Parallel Jobs
When running programs that utilize multiple CPU cores simultaneously for extended periods, please execute them as parallel jobs. For executing many such programs, use array jobs for parallel tasks. The submission command should utilize the sbatch
command.
Slurm does not have a feature equivalent to the Parallel Environment (PE) in AGE. We will introduce how to specify options to allocate cores in a nearly equivalent manner.
Reference Information:
- Support for MultiCore/Multi-Thread Architecture (detailed documentation from the developer)
- CPU Management User and Administrator Guide
Types of Parallel Jobs (Overview)
In line with the environments provided by PE in AGE, we present the options in Slurm to achieve nearly equivalent core allocations.
Environment Name in AGE PE | Meaning of the PE Environment | Slurm Options to Specify for Similar Resource Allocation (Example) |
---|---|---|
def_slot | Secures NTASK number of CPU cores on the same compute node (The job will not start if NTASK exceeds the CPU cores available on the compute node) | -N 1-1 --n NTASK |
mpi | Prepares NTASK number of CPU cores across multiple compute nodes, distributing tasks across nodes using round-robin | [-N NODES] -n NTASK --spread-job |
mpi-fillup | Secures NTASK number of CPU cores across multiple compute nodes, ensuring as few nodes as possible are used | [-N NODES] -n NTASK |
pe_n | Secures NTASK_1 number of CPU cores across multiple compute nodes, allocating NTASK_2 number of CPU cores per node | [-N NODES] -n NTASK_1 --ntasks-per-node=NTASK_2 |
Unlike the AGE PE, you cannot specify a range for NTASK. However, for NODES, a range can be specified, e.g., -N MINNODES-MAXNODES
.
In Slurm, it's common to adjust the number of nodes with -N
and the number of tasks per node with --ntasks-per-node
to execute parallel jobs. Note that the product of the number of nodes and tasks per node equals the total number of tasks (parallelism).

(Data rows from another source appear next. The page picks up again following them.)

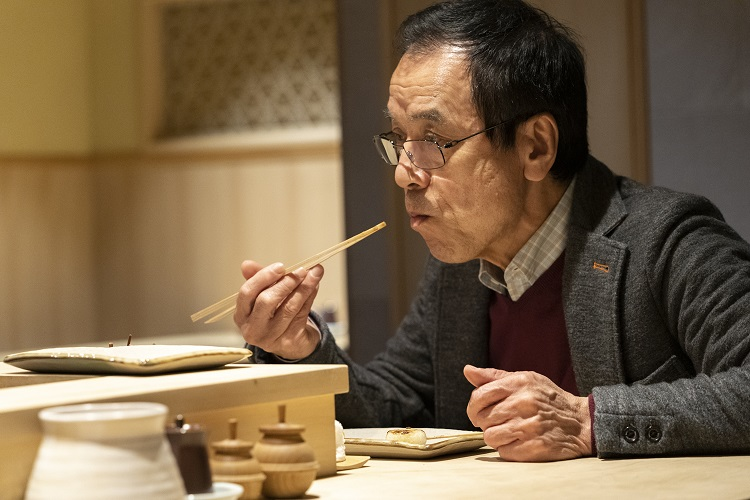 背肝は「レバーとまったく違う食感」、かしわは「ももはみずみずしく、むねは歯ぎれよさが特徴」と、大山さん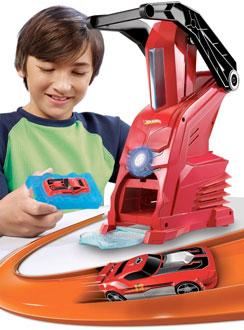 Hot Wheels Car Maker Playset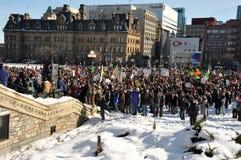 Canadezen protesteren opschorting van het Parlement Stock Fotografie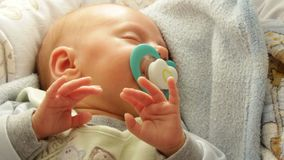 Close-up weinig pasgeboren slaap van het babymeisje met model in mond Volledige HD stock video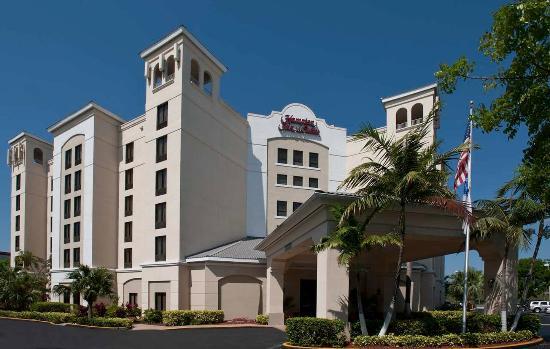 Hampton Inn & Suites Miami-Doral/Dolphin Mall: Hotel Exterior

Attention for Memory Request in Parallel Jobs
When specifying memory for parallel jobs with --mem
(the memory allocated to the job per node) and --mem-per-cpu
(the memory allocated to the job per CPU core), be aware that the system requests a memory capacity multiplied by the specified number of nodes or CPU cores.
Types of Parallel Jobs (Details)
CPU and Memory Allocation
When executing sbatch or srun commands without explicitly specifying the memory amount, the system allocates 8GB of memory per CPU core by default. This allocation can vary depending on the type of computer or queue used.
For example, specifying the following would allocate a total memory of 128GB on one compute node for the parallel job. Carefully consider this when deciding on the required memory amount.
-N 1-1 -n 16 --mem-per-cpu 8G
Parallel Job (1) (Corresponding to def_slot) - Method to Secure Specified Number of Cores on the Same Compute Node
To submit a job that acquires NTASK cores on a single compute node, use the following approach. Be mindful that specifying the --mem-per-cpu
option will allocate memory based on the product of the CPU core count and the specified memory amount.
#!/bin/bash
#SBATCH -N 1-1
#SBATCH -n 2
#SBATCH --mem-per-cpu=20G
#SBATCH -t 0-00:10:00
#SABATCH -J an_example
make -j 2
In the example above, a total of 40GB of memory is allocated within one machine, with 20GB per task for 2 cores.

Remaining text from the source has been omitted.